Write out, word for word, every line from the one containing "What separation can" through the last line of the records below, both ends included.

☆ ☆ ☆

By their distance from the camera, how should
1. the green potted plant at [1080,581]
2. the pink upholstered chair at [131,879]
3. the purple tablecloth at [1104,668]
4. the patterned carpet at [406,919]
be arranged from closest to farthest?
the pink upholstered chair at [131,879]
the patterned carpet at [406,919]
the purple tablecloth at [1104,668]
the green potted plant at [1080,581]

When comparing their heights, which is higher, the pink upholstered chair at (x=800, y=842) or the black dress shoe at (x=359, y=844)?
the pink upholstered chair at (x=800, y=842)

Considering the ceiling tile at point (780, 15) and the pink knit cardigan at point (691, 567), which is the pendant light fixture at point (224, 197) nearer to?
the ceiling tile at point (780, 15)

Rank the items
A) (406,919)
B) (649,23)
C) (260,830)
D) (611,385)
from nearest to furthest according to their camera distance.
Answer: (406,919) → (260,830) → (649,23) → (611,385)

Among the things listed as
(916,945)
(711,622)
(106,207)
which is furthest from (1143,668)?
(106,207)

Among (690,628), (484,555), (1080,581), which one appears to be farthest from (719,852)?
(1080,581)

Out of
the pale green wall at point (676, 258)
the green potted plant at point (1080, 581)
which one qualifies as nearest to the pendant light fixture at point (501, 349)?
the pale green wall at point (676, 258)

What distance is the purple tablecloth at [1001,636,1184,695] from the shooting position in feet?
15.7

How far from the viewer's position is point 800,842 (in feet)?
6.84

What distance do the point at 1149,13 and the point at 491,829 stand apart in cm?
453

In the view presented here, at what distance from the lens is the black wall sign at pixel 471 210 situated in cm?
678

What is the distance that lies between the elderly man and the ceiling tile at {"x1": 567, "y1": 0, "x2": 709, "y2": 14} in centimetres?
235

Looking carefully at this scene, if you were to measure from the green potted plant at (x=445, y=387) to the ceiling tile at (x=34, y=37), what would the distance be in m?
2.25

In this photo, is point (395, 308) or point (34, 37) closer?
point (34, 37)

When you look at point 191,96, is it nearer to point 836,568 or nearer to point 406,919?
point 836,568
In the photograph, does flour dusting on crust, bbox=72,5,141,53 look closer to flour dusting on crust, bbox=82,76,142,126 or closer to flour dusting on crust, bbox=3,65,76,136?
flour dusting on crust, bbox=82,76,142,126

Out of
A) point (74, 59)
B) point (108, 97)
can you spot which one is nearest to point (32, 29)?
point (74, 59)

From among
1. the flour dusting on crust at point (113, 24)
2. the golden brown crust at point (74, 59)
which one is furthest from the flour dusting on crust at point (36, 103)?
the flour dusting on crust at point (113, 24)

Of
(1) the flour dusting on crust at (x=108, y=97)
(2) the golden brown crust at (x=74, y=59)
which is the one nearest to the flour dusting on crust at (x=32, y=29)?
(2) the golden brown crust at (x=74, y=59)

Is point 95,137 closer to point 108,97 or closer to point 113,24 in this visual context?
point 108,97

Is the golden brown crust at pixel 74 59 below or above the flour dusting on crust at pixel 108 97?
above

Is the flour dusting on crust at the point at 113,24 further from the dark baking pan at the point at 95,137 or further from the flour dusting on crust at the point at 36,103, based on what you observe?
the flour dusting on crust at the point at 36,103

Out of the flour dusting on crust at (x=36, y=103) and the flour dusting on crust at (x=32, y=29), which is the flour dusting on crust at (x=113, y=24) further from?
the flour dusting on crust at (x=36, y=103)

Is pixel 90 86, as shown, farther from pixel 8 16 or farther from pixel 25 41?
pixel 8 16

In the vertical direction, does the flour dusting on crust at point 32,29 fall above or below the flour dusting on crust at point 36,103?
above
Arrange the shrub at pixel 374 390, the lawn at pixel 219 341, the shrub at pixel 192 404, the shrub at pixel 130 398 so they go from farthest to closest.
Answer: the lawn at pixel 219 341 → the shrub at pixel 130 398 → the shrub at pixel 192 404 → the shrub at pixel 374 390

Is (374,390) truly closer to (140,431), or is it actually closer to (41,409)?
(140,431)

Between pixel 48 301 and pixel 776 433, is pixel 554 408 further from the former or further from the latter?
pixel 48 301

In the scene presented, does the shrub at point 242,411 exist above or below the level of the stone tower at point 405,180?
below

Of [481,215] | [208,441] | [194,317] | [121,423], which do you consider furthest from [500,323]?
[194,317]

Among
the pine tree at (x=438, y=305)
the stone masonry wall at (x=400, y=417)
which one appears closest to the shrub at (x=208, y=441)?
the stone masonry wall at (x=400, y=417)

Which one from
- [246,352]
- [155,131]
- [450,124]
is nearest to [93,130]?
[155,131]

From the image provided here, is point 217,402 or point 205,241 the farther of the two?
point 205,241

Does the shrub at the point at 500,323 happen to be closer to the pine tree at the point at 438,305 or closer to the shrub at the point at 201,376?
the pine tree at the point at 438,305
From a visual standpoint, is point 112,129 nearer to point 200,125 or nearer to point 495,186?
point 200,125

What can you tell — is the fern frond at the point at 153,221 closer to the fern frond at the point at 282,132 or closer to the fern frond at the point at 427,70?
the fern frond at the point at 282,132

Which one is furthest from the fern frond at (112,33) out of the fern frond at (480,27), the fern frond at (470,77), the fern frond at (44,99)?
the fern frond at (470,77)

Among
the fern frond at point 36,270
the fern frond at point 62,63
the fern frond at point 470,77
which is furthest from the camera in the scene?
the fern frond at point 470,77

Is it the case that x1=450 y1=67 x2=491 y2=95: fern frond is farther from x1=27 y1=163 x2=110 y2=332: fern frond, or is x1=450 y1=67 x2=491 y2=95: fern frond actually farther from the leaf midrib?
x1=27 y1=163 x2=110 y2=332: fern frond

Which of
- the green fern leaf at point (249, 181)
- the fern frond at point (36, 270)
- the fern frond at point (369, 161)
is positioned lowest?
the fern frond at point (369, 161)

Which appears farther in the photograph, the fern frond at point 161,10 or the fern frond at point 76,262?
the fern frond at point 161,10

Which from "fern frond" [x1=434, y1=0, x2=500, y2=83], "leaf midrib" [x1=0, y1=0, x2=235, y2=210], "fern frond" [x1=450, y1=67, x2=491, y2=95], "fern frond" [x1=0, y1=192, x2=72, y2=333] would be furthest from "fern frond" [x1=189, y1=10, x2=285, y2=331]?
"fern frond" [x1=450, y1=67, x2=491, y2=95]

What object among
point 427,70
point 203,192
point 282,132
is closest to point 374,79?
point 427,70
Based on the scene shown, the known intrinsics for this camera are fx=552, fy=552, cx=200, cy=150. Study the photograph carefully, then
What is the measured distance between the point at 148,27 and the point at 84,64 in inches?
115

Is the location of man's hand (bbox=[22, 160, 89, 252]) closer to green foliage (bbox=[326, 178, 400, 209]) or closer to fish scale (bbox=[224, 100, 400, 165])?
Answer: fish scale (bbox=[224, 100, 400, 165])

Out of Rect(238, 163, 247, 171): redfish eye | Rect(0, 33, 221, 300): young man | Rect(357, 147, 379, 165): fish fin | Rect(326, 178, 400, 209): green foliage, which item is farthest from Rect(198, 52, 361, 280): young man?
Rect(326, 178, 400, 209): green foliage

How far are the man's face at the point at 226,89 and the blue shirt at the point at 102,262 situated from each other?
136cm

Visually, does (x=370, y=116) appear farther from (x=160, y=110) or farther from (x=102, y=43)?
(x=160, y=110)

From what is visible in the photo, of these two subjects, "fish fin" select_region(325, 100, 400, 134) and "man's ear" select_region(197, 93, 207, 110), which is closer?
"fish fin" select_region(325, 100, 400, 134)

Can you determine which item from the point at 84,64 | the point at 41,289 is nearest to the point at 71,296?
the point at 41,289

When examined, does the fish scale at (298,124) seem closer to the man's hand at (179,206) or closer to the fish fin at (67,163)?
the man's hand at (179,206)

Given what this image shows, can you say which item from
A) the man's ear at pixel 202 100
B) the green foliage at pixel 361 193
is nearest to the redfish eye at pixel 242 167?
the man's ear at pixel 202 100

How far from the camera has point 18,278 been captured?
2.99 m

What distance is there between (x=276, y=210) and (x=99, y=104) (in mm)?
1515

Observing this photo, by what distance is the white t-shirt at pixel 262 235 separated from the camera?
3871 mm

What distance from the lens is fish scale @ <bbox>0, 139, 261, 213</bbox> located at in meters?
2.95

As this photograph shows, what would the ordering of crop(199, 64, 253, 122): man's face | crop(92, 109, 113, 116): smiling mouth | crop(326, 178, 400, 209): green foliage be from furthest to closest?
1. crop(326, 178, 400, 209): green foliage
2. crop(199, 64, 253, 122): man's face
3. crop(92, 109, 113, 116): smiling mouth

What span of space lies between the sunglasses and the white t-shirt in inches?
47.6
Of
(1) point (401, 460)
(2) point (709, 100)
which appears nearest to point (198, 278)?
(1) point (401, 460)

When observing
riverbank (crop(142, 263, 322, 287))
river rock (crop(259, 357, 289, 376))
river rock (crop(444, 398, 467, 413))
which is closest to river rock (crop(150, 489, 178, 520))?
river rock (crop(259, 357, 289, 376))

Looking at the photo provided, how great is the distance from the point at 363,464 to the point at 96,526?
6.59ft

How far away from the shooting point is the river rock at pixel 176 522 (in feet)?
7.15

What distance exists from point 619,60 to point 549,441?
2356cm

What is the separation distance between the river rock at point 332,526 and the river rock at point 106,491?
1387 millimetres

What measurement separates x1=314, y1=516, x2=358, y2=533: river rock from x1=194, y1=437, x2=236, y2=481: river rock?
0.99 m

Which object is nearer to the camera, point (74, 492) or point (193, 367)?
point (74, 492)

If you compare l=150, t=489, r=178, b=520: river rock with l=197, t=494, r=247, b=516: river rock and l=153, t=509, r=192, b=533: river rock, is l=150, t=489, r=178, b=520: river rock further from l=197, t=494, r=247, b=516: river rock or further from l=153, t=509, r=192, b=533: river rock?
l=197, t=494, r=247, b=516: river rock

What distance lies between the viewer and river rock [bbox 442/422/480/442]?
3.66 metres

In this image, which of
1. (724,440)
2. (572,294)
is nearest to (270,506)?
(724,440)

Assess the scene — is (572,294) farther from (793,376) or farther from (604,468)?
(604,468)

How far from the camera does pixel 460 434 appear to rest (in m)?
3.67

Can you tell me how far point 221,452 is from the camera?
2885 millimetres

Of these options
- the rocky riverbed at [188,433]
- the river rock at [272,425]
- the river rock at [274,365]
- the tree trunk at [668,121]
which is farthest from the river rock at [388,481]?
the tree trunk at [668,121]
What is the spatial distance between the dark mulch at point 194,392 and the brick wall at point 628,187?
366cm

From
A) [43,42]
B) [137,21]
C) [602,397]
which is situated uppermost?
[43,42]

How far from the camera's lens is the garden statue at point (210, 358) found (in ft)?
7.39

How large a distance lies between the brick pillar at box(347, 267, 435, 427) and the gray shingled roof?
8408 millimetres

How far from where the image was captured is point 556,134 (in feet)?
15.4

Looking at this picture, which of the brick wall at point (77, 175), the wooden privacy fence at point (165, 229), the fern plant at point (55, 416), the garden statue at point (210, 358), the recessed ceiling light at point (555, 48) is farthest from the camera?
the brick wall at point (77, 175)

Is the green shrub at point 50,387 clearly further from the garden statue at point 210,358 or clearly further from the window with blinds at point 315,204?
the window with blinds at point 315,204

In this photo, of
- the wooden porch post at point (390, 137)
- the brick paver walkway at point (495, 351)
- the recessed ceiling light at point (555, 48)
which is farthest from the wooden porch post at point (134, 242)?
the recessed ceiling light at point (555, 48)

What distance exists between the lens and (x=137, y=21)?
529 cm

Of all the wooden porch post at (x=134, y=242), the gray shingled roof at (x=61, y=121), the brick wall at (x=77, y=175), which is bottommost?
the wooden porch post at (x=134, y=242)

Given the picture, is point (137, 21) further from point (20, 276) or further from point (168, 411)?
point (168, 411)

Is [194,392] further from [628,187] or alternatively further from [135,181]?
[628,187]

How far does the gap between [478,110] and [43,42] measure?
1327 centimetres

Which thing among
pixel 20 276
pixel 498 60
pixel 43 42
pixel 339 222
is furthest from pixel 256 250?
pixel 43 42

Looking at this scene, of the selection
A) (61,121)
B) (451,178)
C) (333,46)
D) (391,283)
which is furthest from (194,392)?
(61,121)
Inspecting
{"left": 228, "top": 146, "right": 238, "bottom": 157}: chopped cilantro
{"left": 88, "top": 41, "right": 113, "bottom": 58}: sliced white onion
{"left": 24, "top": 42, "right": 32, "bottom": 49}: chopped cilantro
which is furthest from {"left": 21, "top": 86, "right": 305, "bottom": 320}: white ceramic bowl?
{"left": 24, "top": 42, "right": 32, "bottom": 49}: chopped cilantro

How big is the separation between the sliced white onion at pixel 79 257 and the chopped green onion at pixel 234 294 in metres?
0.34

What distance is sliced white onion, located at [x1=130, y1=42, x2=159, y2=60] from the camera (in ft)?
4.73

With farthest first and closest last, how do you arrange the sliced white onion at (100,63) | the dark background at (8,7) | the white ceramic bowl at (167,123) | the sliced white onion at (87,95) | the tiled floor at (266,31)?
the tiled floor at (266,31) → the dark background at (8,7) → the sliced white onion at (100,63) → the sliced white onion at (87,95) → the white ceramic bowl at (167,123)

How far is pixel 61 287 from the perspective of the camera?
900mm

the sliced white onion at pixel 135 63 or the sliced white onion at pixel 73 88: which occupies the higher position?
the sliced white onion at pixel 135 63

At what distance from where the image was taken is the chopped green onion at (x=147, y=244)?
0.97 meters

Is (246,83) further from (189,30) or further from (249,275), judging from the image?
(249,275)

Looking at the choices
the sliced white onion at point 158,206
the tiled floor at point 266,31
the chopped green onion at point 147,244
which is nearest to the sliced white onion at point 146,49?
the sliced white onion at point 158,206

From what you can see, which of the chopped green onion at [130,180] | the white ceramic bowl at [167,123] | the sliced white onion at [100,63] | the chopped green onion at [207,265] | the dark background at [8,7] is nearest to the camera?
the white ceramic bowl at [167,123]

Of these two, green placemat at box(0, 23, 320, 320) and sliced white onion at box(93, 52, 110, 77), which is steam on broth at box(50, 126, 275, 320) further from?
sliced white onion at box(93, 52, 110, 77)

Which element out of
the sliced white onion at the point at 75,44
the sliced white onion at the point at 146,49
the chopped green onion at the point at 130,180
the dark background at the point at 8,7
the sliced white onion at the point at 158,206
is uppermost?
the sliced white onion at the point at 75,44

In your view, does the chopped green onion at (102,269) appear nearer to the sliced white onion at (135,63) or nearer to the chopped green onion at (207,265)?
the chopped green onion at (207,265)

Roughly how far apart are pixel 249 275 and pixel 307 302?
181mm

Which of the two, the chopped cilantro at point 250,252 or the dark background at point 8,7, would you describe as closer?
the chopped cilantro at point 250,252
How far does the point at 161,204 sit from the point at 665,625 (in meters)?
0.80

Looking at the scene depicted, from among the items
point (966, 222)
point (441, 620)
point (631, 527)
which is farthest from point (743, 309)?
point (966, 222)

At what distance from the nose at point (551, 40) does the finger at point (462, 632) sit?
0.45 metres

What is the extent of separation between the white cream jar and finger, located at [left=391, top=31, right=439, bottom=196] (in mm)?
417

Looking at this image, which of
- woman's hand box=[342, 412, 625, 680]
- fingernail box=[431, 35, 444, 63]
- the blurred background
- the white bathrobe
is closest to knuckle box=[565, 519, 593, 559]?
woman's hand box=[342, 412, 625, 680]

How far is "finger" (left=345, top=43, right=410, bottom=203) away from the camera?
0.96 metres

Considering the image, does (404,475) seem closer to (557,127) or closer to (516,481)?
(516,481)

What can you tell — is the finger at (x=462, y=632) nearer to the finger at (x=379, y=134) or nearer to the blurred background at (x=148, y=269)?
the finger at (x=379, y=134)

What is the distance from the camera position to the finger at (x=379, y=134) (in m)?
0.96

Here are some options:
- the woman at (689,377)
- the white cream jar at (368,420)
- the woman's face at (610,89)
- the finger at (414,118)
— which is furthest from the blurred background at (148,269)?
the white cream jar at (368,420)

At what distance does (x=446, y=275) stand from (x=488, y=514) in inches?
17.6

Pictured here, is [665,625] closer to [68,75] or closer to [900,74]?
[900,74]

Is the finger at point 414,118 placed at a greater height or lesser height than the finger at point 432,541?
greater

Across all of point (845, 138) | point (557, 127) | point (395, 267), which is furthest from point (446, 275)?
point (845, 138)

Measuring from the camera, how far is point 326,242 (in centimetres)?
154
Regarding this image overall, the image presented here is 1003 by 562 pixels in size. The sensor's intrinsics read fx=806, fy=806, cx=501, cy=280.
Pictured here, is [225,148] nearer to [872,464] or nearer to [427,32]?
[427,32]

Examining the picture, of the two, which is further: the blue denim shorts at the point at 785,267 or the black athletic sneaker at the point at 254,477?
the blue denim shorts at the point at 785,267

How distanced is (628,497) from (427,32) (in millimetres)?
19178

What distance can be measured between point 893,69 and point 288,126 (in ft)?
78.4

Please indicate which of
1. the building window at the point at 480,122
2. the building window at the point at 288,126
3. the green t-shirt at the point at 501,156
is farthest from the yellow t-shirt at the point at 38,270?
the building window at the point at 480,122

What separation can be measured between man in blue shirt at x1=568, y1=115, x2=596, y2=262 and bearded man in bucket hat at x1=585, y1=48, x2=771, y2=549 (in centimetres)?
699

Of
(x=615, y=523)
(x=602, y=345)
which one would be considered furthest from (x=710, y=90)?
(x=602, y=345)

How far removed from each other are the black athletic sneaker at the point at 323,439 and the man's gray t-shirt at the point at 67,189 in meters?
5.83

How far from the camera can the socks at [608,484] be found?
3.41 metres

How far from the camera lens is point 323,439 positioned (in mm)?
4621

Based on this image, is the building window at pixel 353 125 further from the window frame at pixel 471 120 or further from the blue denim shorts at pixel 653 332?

☆ ☆ ☆

_The completed task_:
What separation can be measured between man in blue shirt at x1=568, y1=115, x2=596, y2=262 and bearded man in bucket hat at x1=585, y1=48, x2=771, y2=549 (in centimetres)?
699

Of
(x=615, y=523)
(x=602, y=345)
which one would be considered furthest from (x=710, y=90)?
(x=602, y=345)

How far removed from each other are the black athletic sneaker at the point at 323,439 and the man's gray t-shirt at the point at 67,189 in meters?
5.83

How far from the camera can the socks at [608,484] be found?
3.41 metres

How far from the camera lens is point 323,439 positioned (in mm)?
4621

Based on this image, is the building window at pixel 353 125 further from the window frame at pixel 471 120 or further from the blue denim shorts at pixel 653 332?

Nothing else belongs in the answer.